Thursday, September 09, 2004

I'm Not Hostile I'm Bitter...

Oooohhh, I remember what I don't like about visiting my parents house--their neighbors. Ms. "If I'm in the same room with my husband when he sneezes I get pregnant" and her husband, Mr. "Look at me in all my yuppie manliness." Yeah, I didn't think there were yuppies anymore either, but turns out there are two left. They have FOUR beautiful, perfect featured children all a year apart from each other. Lucy, Finnegan, Ivy Rose and Coco Michelle. All with caramel colored hair and dark brown eyes. Oh, and did I mention that they are all well behaved! Gasp! And Mr and Mrs Perfect are nice, loving parents! The tragedy! The horror! I am hiding my jealousy well aren't I?

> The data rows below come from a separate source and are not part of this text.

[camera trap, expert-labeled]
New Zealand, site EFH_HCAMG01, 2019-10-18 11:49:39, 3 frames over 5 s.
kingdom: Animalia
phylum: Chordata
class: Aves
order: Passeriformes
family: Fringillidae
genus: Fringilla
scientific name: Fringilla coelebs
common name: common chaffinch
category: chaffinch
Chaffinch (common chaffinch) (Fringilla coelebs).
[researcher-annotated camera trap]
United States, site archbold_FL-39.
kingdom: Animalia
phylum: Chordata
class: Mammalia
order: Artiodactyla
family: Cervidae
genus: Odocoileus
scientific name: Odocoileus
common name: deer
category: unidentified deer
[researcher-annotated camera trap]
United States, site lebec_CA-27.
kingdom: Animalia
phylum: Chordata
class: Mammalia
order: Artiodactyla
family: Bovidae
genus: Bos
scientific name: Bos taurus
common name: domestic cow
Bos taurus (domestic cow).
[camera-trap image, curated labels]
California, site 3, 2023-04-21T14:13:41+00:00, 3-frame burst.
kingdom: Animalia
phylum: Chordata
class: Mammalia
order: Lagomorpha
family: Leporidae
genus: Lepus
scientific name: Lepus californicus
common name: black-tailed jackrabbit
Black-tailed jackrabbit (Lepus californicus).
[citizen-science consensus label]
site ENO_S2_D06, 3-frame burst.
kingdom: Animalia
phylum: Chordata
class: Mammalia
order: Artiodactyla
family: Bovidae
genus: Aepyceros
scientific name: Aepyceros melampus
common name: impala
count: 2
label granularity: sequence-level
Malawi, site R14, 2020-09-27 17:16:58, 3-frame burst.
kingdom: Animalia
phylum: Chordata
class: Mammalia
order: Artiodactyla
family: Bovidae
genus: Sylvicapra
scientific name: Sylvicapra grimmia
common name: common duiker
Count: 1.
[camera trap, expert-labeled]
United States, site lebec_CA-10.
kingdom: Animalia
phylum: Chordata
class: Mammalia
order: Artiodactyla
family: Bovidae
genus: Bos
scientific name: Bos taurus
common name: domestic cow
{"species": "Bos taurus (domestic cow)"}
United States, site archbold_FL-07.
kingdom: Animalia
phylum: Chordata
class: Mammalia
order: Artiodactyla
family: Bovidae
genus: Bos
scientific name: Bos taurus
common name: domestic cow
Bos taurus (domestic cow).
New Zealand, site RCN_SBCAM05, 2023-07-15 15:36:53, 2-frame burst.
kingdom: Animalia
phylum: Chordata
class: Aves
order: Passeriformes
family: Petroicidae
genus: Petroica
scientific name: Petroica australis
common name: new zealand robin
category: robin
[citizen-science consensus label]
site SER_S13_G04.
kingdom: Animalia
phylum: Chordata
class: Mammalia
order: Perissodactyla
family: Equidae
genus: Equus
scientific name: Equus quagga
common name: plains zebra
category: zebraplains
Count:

Then there are the other neighbors. They adopted a wonderful little boy from Kazakstan so they thought, hey lets go out and get another! So they go back and bring back a beautiful, little 3 year old girl named Beeba, who, I'm pretty sure is the spawn of Satan. She is conniving, no, diabolical. I overheard her say, "You better do what I say or I will get you in trouble with Mom." This was a concept she could express in a brand new language, just six months or so after learning it. Scary. I make light of it, but I am serious, she is like Damian.

My only solace? With names like Ivy Rose, Coco and Beeba I know where they're headed. (See post "The Name You Give Your Child May Lead Them to a Life of Crime") Mwoohohahaa!!!

1 comment:

Brina said...

I like the "plan-laugh" at the end... Poor things, who names their kids those sorts of things? I think you have totally nailed it about the life of crime thing. I had one the other day, John Johnson. That's just dooming your kid to a stuttering problem... LOL!